The easiest way to fix this is to skunk the index being used to ORDER BY ("emailjobs_ordered_created_and_keys"). If "key" is numeric, then you can do:
order by "$$meta.created" asc,"key"+0 asc
Or if it textual, then
order by "$$meta.created" asc,"key"||'' asc
This will not change the actual order, but will prevent PostgreSQL from recognizing that it can use the index to supply that order.

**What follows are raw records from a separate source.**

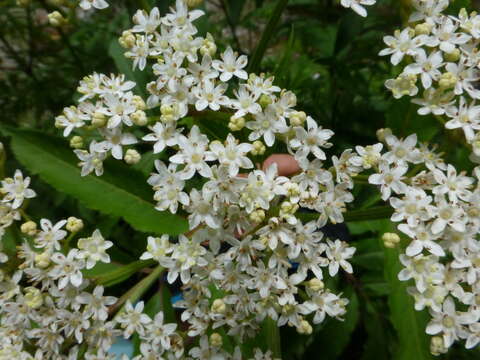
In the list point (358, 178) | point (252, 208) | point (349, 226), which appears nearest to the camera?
point (252, 208)

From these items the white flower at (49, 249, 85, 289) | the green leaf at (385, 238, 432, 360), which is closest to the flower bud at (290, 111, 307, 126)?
the green leaf at (385, 238, 432, 360)

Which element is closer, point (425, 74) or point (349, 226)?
point (425, 74)

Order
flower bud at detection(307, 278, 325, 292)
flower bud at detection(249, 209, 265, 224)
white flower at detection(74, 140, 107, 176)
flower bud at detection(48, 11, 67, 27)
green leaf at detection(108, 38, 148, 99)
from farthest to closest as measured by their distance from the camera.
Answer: green leaf at detection(108, 38, 148, 99) < flower bud at detection(48, 11, 67, 27) < white flower at detection(74, 140, 107, 176) < flower bud at detection(307, 278, 325, 292) < flower bud at detection(249, 209, 265, 224)

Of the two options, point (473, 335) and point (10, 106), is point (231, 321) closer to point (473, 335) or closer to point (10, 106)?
point (473, 335)

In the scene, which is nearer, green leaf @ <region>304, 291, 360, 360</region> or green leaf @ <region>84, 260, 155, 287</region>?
green leaf @ <region>84, 260, 155, 287</region>

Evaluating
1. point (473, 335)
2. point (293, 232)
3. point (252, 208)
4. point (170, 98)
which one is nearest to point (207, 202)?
point (252, 208)

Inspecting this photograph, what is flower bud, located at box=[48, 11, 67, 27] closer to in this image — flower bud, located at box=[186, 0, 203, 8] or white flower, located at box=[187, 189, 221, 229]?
flower bud, located at box=[186, 0, 203, 8]

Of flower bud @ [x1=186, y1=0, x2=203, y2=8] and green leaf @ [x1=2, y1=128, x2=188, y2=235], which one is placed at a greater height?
flower bud @ [x1=186, y1=0, x2=203, y2=8]

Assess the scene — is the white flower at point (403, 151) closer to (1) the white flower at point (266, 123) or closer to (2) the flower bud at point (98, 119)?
(1) the white flower at point (266, 123)

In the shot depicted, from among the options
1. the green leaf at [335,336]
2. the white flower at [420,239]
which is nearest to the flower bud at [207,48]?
the white flower at [420,239]
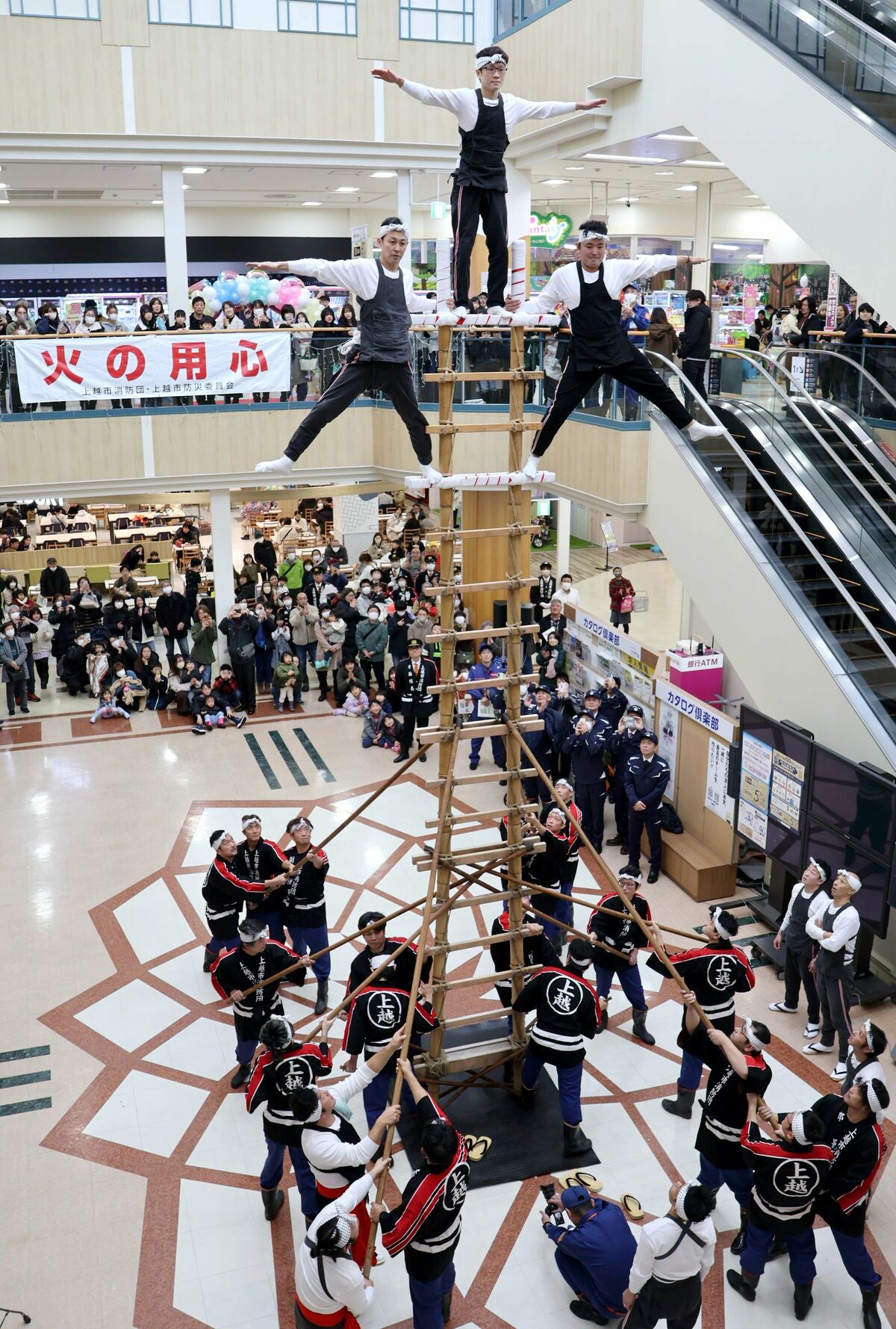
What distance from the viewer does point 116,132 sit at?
16109 millimetres

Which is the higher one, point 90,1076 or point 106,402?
point 106,402

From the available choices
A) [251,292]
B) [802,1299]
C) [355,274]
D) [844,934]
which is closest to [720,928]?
[844,934]

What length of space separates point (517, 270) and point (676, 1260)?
5.66 meters

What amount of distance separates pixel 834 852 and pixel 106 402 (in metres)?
11.6

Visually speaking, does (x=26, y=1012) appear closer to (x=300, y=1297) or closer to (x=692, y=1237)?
(x=300, y=1297)

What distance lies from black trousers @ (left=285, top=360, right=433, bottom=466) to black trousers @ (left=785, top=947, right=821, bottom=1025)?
4.95 metres

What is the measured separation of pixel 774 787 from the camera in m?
10.3

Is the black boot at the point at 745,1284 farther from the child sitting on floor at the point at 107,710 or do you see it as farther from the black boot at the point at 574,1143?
the child sitting on floor at the point at 107,710

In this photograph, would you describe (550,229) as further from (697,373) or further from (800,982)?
(800,982)

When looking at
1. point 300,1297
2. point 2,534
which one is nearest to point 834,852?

You can also use CTE as an optimization fence which forces the full select to be run before ordering and applying the limit:
explain analyze
with t as (
select * from "emailjobs"
where "emailjobs"."$$meta.deleted" = false
and ("externalReferences" @> '[{"href":"/responsibilities/pending/06ad562d-379a-4827-a9d3-1de179e29852"}]'::jsonb
OR "externalReferences" @> '[{"href":"/responsibilities/pending/0e754454-db34-4ec2-8192-898f34928e80"}]'::jsonb
OR "externalReferences" @> '[{"href":"/responsibilities/pending/0f93b24c-ee8f-4872-896c-9a75fcb904e0"}]'::jsonb
OR "externalReferences" @> '[{"href":"/responsibilities/pending/10f38c74-6b6f-4298-819f-a2a2e61f23ce"}]'::jsonb
OR "externalReferences" @> '[{"href":"/responsibilities/pending/127468cf-0bb4-41fe-8d5d-2886a4f0d4a4"}]'::jsonb
OR "externalReferences" @> '[{"href":"/responsibilities/pending/297aefb9-e4aa-4b9e-9dcd-8687df1b200a"}]'::jsonb
OR "externalReferences" @> '[{"href":"/responsibilities/pending/2e5c4b39-4375-49be-9bee-7b8106502c59"}]'::jsonb
OR "externalReferences" @> '[{"href":"/responsibilities/pending/2f08f86c-696b-4f71-bbe3-51cf2bc74387"}]'::jsonb
OR "externalReferences" @> '[{"href":"/responsibilities/pending/2f443528-b173-4522-bdb2-7c942112d781"}]'::jsonb
OR "externalReferences" @> '[{"href":"/responsibilities/pending/2f8e87f6-4573-478d-925d-fca286cc6cee"}]'::jsonb
OR "externalReferences" @> '[{"href":"/responsibilities/pending/318417fa-9c41-4377-b815-02f40147ce65"}]'::jsonb
OR "externalReferences" @> '[{"href":"/responsibilities/pending/3b4cd61c-6adc-4b56-8519-5bd2612fb214"}]'::jsonb
OR "externalReferences" @> '[{"href":"/responsibilities/pending/3e5ed89e-bfa4-47f9-a056-9817f8e91a4a"}]'::jsonb
OR "externalReferences" @> '[{"href":"/responsibilities/pending/404a90d6-a6e8-4068-8d0c-904685705129"}]'::jsonb
OR "externalReferences" @> '[{"href":"/responsibilities/pending/524a5dde-7245-4796-9cd5-1f1eee9b4f6a"}]'::jsonb
OR "externalReferences" @> '[{"href":"/responsibilities/pending/5b4b6606-e3ec-49a4-8882-0faeb7d51f60"}]'::jsonb
OR "externalReferences" @> '[{"href":"/responsibilities/pending/62e267f7-6720-4874-8c24-270465d7f171"}]'::jsonb
OR "externalReferences" @> '[{"href":"/responsibilities/pending/64212e18-ba9e-4dc6-b35b-9bd66ec4d49a"}]'::jsonb
OR "externalReferences" @> '[{"href":"/responsibilities/pending/64212e18-ba9e-4dc6-b35b-9bd66ec4d49a"}]'::jsonb
)
)
select * from t
order by "$$meta.created" asc,"key" asc
limit '500'
Starting in v12, this is no longer an optimization fence unless you write it as with t as materialized
Why is PostgreSQL getting it wrong in the first place? JSON objects have no statistics gathered on them, so PostgreSQL has to use generic estimates about how many rows will match the @> operators. You can see it is over-estimating that by about a factor of 40. This is a double-whammy, as it thinks it will have 40 times more rows to sort if it follow the sorting route, and thinks it will have 40 times less of the already-ordered index to scan (before the LIMIT kicks in) if it takes that route. One way to potentially fix that is by mapping the JSONB into regular PostgreSQL arrays, as those do have statistics gathered on them. You can either store them in the table that way, or you can create a functional index as outlined by Laurenz. However, in my hands this did even worse for row estimates than the JSONB did: the most_common_elems column ended up being NULL, for reasons already explored.
So I would go with the quick and dirty hack first described, at least until some future version of PostgreSQL offers better solutions.